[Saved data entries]
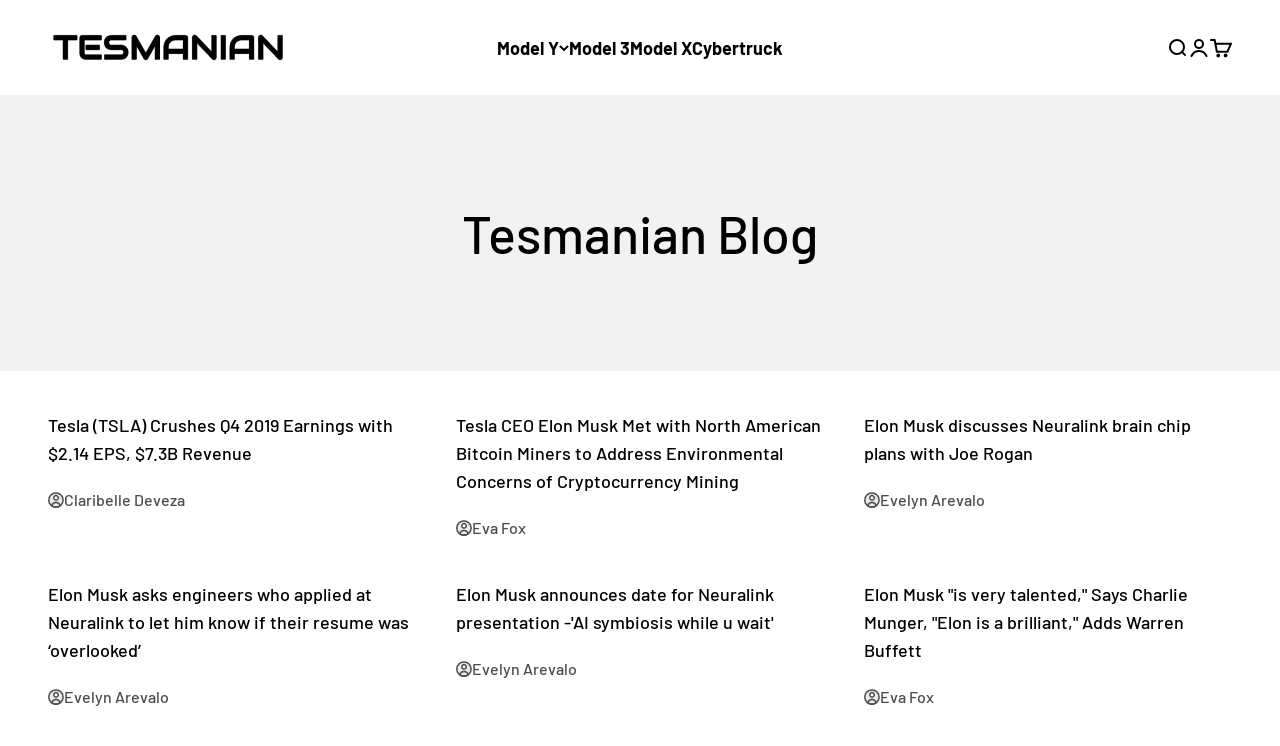

--- FILE ---
content_type: text/html; charset=utf-8
request_url: https://www.google.com/recaptcha/api2/aframe
body_size: 118
content:
<!DOCTYPE HTML><html><head><meta http-equiv="content-type" content="text/html; charset=UTF-8"></head><body><script nonce="rVG5wF0RbrwXivHxn8Fn7w">/** Anti-fraud and anti-abuse applications only. See google.com/recaptcha */ try{var clients={'sodar':'https://pagead2.googlesyndication.com/pagead/sodar?'};window.addEventListener("message",function(a){try{if(a.source===window.parent){var b=JSON.parse(a.data);var c=clients[b['id']];if(c){var d=document.createElement('img');d.src=c+b['params']+'&rc='+(localStorage.getItem("rc::a")?sessionStorage.getItem("rc::b"):"");window.document.body.appendChild(d);sessionStorage.setItem("rc::e",parseInt(sessionStorage.getItem("rc::e")||0)+1);localStorage.setItem("rc::h",'1769119833631');}}}catch(b){}});window.parent.postMessage("_grecaptcha_ready", "*");}catch(b){}</script></body></html>

--- FILE ---
content_type: text/html; charset=utf-8
request_url: https://www.google.com/recaptcha/api2/aframe
body_size: -271
content:
<!DOCTYPE HTML><html><head><meta http-equiv="content-type" content="text/html; charset=UTF-8"></head><body><script nonce="BaWYw9iXweT_Ua6ouZJCyA">/** Anti-fraud and anti-abuse applications only. See google.com/recaptcha */ try{var clients={'sodar':'https://pagead2.googlesyndication.com/pagead/sodar?'};window.addEventListener("message",function(a){try{if(a.source===window.parent){var b=JSON.parse(a.data);var c=clients[b['id']];if(c){var d=document.createElement('img');d.src=c+b['params']+'&rc='+(localStorage.getItem("rc::a")?sessionStorage.getItem("rc::b"):"");window.document.body.appendChild(d);sessionStorage.setItem("rc::e",parseInt(sessionStorage.getItem("rc::e")||0)+1);localStorage.setItem("rc::h",'1769119833631');}}}catch(b){}});window.parent.postMessage("_grecaptcha_ready", "*");}catch(b){}</script></body></html>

## Exercise instructions
In the copy, omit the pictures and reproduce every entry exactly.

## Final answer
--- FILE ---
content_type: text/html; charset=utf-8
request_url: https://www.google.com/recaptcha/api2/aframe
body_size: 118
content:
<!DOCTYPE HTML><html><head><meta http-equiv="content-type" content="text/html; charset=UTF-8"></head><body><script nonce="rVG5wF0RbrwXivHxn8Fn7w">/** Anti-fraud and anti-abuse applications only. See google.com/recaptcha */ try{var clients={'sodar':'https://pagead2.googlesyndication.com/pagead/sodar?'};window.addEventListener("message",function(a){try{if(a.source===window.parent){var b=JSON.parse(a.data);var c=clients[b['id']];if(c){var d=document.createElement('img');d.src=c+b['params']+'&rc='+(localStorage.getItem("rc::a")?sessionStorage.getItem("rc::b"):"");window.document.body.appendChild(d);sessionStorage.setItem("rc::e",parseInt(sessionStorage.getItem("rc::e")||0)+1);localStorage.setItem("rc::h",'1769119833631');}}}catch(b){}});window.parent.postMessage("_grecaptcha_ready", "*");}catch(b){}</script></body></html>

--- FILE ---
content_type: text/html; charset=utf-8
request_url: https://www.google.com/recaptcha/api2/aframe
body_size: -271
content:
<!DOCTYPE HTML><html><head><meta http-equiv="content-type" content="text/html; charset=UTF-8"></head><body><script nonce="BaWYw9iXweT_Ua6ouZJCyA">/** Anti-fraud and anti-abuse applications only. See google.com/recaptcha */ try{var clients={'sodar':'https://pagead2.googlesyndication.com/pagead/sodar?'};window.addEventListener("message",function(a){try{if(a.source===window.parent){var b=JSON.parse(a.data);var c=clients[b['id']];if(c){var d=document.createElement('img');d.src=c+b['params']+'&rc='+(localStorage.getItem("rc::a")?sessionStorage.getItem("rc::b"):"");window.document.body.appendChild(d);sessionStorage.setItem("rc::e",parseInt(sessionStorage.getItem("rc::e")||0)+1);localStorage.setItem("rc::h",'1769119833631');}}}catch(b){}});window.parent.postMessage("_grecaptcha_ready", "*");}catch(b){}</script></body></html>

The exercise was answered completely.